• What to do:
A: Transcribe the part of the milliohm meter thread starting at "Thanks. Yes it" and ending at "on. Good luck.".
B: Decide whether each statement below agrees with the milliohm meter thread, answering yes or no and quoting the deciding words from the thread. (i) The author recommends a 10mA source current. (ii) The LT3092 makes an accurate constant current relatively easy up to 200mA. (iii) The Reference pin of the INA131 is pin 1.

───── Document segment

Hi Jake, Looks like you are having an interesting journey learning electronics. All the best, Louis

+capriracer351 Thanks. I have found that using 100mA current source to be the best option as you are able to get a better voltage reading and therefore a higher degree of accuracy. Some commercially available Milliohm meters on the market do use 10mA source current but in practice I have found their results to be poor on very low resistance readings below 20 milliohms. The higher the current used the better the accuracy of the results. Of course there may be some difficulties in providing a high value very accurate constant current, but today with the Linear Technology IC LT3092 this is relatively easy up to a maximum current of 200mA. At these levels heat is not really an issue. So to summaries I would recommend you stick with the 100mA.

+MrMonomonster Thanks. The panel meter I used on the project proved to be accurate up to 0.1mV reading. So it was fine what the project set out to do. This panel meters are a little more expensive than some others costing around £8, but worth it.

Thanks. Yes it could be used to measure low resistance of motor winding if you wish.

Hi, I think you would have to make minor changes to the PCB. The INA106 Reference pin is pin1 but on the INA131 it is pin 5. Pins 1 and 8 of the INA131 should be left unconnected. Other than that all the other pin connections are the same. So I think if you make the pin connection changes to the PCB it should work. It would be interesting to see how it functions with the INA131. You would also have to take in to account change to voltage reading on meter. To maintain the same gain error as the INA106 you should use the INA131BP version. If you try it let me know how you get on. Good luck.

──────────
───── Dataset section

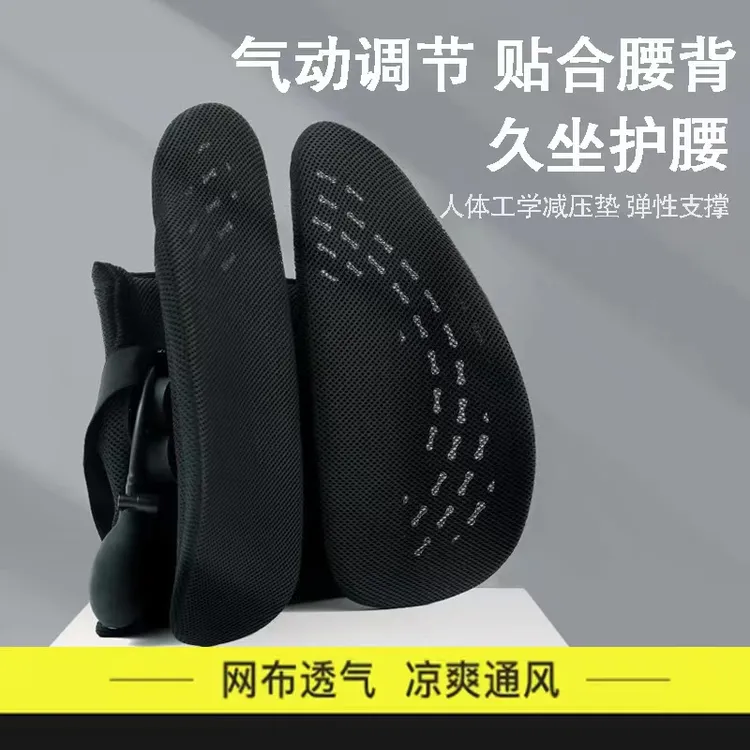 人体工学办公室垫腰靠神器透气腰枕座椅靠垫靠背汽车靠枕床头护腰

──────────

• List of solutions:
A:
Thanks. Yes it could be used to measure low resistance of motor winding if you wish.

Hi, I think you would have to make minor changes to the PCB. The INA106 Reference pin is pin1 but on the INA131 it is pin 5. Pins 1 and 8 of the INA131 should be left unconnected. Other than that all the other pin connections are the same. So I think if you make the pin connection changes to the PCB it should work. It would be interesting to see how it functions with the INA131. You would also have to take in to account change to voltage reading on meter. To maintain the same gain error as the INA106 you should use the INA131BP version. If you try it let me know how you get on. Good luck.

B:
(i) No: "I have found that using 100mA current source to be the best option"
(ii) Yes: "with the Linear Technology IC LT3092 this is relatively easy up to a maximum current of 200mA"
(iii) No: "The INA106 Reference pin is pin1 but on the INA131 it is pin 5."